Selected passage:
Together with a happy and trembling feeling that will fill all the chambers of our hearts to greet the rising trickle of morning that is dripping over the peaks of the Judean Hills, we feel an ethical obligation to come out with a lofty call to all the byways of the land and particularly to charedi Jews whose souls were from ancient days entwined with the holiness of the chosen land and who prayed for its redemption all their days, to consolidate and unify into a single group to enlarge the spirit of the Torah and tradition in our renewed state. We have the duty to expend every possible effort to establish the rules of the Torah in the life of the state and to emboss the Torah’s image of the face of the Yishuv.
In connection with what we are saying, we call our friends the rabbis, old and young, to a meeting on Tuesday, 3 Tevet 1947 (December 16, 1947) at 6 p.m. at the Hotel McAlphin, 34th Street and Broadway, in New York, in which will also participate our great Rav Meir Berlin, may Hashem protect him. The goal of the meeting will be to discuss very seriously all the state’s spiritual problems.
Rav Soloveitchik (1903-1993), a descendant of the Lithuanian Soloveitchik rabbinic dynasty who further developed the “Brisker method” of Talmudic analysis, was the seminal figure of Modern Orthodox Judaism in 20th-century America. Advocating a synthesis between Torah scholarship and western, secular scholarship, and serving as rosh yeshiva of Rabbi Isaac Elchanan Theological Seminary at Yeshiva University, he ordained 2,000 rabbis in almost half a century and he served as mentor and role model for tens of thousands of Jews, both as a Talmudic scholar and as a religious leader.
A central figure in the religious Zionist movement, Rav Berlin (later Bar-Ilan, 1880-1949) is perhaps best known for organizing a committee of scholars after the birth of Israel to examine the legal problems of the new Jewish state in light of Jewish law; initiating and organizing the publication of the Talmudic Encyclopedia (1947); and for Bar Ilan University, founded by the American Mizrachi movement and named in his honor.
As secretary of the world Mizrachi movement (1911), he coined the famous phrase “Eretz Yisrael l’Am Yisrael al Pi Torat Yisrael – The Land of Israel to the Nation of Israel in accordance with the Torah of Israel.”
Shown here is a great historical rarity, a Mizrachi poster announcing the birth of the State of Israel in which passion, exhilaration, delight, uncontrolled anticipation, and messianic dreams permeate every word:
Hashem has planted salvation amongst us; the dawn of our redemption and the birth of our Medinat Yisrael on the land of Eretz Yisrael has been decreed.

Given records:
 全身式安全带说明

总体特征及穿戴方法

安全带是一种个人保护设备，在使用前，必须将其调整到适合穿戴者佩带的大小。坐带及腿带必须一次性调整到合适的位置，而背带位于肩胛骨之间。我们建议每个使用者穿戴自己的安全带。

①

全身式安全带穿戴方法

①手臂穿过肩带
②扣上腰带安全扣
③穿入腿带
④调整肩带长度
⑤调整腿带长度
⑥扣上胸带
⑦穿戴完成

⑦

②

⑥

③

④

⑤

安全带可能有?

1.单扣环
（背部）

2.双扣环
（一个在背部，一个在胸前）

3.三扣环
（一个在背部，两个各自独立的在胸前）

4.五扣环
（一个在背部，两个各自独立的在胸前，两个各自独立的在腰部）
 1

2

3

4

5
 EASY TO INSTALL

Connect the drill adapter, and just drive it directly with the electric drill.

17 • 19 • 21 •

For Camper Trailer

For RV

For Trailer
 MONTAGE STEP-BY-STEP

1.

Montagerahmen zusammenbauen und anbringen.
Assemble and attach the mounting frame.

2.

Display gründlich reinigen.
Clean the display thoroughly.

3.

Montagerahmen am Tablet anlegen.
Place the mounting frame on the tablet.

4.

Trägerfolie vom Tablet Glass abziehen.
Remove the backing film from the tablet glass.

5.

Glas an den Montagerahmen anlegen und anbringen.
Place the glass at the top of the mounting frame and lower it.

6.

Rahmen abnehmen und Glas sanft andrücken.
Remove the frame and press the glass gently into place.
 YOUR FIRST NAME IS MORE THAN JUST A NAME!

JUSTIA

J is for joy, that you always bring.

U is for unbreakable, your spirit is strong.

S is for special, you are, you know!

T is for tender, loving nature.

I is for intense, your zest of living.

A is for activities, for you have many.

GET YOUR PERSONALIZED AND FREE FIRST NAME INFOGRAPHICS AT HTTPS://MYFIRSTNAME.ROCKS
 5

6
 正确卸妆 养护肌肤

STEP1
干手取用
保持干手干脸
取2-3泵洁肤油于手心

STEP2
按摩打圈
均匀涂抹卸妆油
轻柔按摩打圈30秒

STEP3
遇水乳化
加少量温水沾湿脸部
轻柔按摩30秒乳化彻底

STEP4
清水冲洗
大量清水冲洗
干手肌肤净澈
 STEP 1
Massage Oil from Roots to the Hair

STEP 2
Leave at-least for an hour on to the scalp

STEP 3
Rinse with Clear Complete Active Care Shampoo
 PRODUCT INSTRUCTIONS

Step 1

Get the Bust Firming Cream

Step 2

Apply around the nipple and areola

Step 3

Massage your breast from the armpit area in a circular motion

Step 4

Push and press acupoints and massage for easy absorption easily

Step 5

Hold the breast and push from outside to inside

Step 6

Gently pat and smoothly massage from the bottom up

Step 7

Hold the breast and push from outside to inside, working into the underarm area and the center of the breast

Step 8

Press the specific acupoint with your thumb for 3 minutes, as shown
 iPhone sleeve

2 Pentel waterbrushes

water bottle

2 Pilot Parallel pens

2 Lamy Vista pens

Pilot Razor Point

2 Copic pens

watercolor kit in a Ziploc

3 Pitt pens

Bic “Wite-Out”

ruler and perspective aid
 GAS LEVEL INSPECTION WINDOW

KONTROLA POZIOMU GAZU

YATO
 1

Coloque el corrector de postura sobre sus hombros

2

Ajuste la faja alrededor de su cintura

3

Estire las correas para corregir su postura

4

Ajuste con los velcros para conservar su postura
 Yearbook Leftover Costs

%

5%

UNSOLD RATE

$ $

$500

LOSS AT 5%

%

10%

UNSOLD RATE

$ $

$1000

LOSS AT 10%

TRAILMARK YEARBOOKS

Study questions:
• A. Using the passage about the Mizrachi poster, answer these:
(i) At which hotel was the rabbis' meeting to be held?
(ii) How many rabbis did Rav Soloveitchik ordain?
(iii) In what year did Rav Berlin serve as secretary of the world Mizrachi movement?
• B. Carry the passage about the Mizrachi poster forward from its final sentence.
The data placed after the passage about the Mizrachi poster has no connection to it.

Outputs for the tasks:
• A.
(i) The Hotel McAlphin, at 34th Street and Broadway in New York.
(ii) 2,000.
(iii) 1911.

• B.
—- BLESSED BE THE REDEEMER OF ISRAEL! —-
The 15th of Kislev, the day of the great news, will be declared for us an eternal holiday because Hashem has remembered His nation and His land. The Mizrachi celebrates the ultimate success of the diligent effort spanning countless generations to gather loyal and true Jews under the flag of Zion and to bring them to live amongst us and to sustain our State in our Holy Land. Great is the Day of Freedom and great is the joy and celebration. We dare not forget our great responsibility; we began with a mitzvah, and it is our duty now to be diligent with it in great purity.
WE CALL UPON all the “sleepy ones” of the Nation to gather their resources and to unite with a single-minded faith under the flag our State and to serve as a shield to all who seek refuge under its shade.
WE CALL UPON our friends in Mizrachi to stand with all our lives and all our goods [echoing the language of the Shema] to serve Medinat Yisrael.
WE CALL UPON all true Jews and upon every single individual that has faith in Hashem in his heart: prepare as one with us to the strengthening of Medinat Yisrael and to the life of the Torah of Israel upon Holy Land.
BE PREPARED FOR TOIL AND SACRIFICE!
AND ATOP OUR JOY AT OUR INDEPENDENCE, WE MUST ELEVATE THE MEMORY OF JERUSALEM THE HOLY CITY, OUR CAPITAL CITY FOREVER. NEVER SHALL WE FORGET THE VOW THAT OUR FATHERS SWORE:
IF I FORGET THEE, O JERUSALEM, MAY MY RIGHT HAND LOSE ITS CUNNING!
And we pray to “The Rock of Israel” and his Redeemer for the day of our complete redemption, and may our eyes witness the coming of the Moshiach and the reinstitution of our Bet Hamikdash, may it come speedily in our days. Amen.
In this joint letter to Jewish leaders around the world, Ashkenazi Chief Rabbi Yitzchak Halevi Herzog and Rishon L’Tzion Ben Zion Uziel urge the Jews to gather to thank G-d for the announcement:
To all the Rabbis, heads of communities, councils and localities, and synagogue Gabbaim
Peace and blessings.
Please advise your congregation to gather at the synagogue immediately upon the declaration of the Day of Victory (morning or evening) and to arrange a “prayer of thanksgiving” in accordance with the order here.
With blessings of the Torah and the Land and with prayers for the imminent complete redemption of Israel
The Chief Rabbis of Israel
If there is insufficient time, it is possible to omit several hymns and verses, but make certain to recite the memorial service and the prayer of thanksgiving.
Exhibited here is a May 27, 1948 telegram from Hapoel HaMizrachi offering congratulations on Israel achieving statehood:
During this historic time of the declaration of Medinat Yisrael, we send our blessings: may the State of Israel live! In the dawn of the fulfillment of our prophets’ prophesies, may we merit to witness their completion.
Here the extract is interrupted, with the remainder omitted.